PROBLEM REQUIREMENTS →
Rewrite the records below as a numbered list, one line per item, and leave out the blank lines.

#####

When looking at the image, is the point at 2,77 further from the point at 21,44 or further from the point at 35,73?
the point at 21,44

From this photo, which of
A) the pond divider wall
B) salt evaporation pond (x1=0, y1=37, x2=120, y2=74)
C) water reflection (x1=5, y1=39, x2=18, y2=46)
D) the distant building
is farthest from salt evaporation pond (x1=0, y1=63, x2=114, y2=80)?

#####

CORRECT OUTPUT →
1. When looking at the image, is the point at 2,77 further from the point at 21,44 or further from the point at 35,73?
2. the point at 21,44
3. From this photo, which of
4. A) the pond divider wall
5. B) salt evaporation pond (x1=0, y1=37, x2=120, y2=74)
6. C) water reflection (x1=5, y1=39, x2=18, y2=46)
7. D) the distant building
8. is farthest from salt evaporation pond (x1=0, y1=63, x2=114, y2=80)?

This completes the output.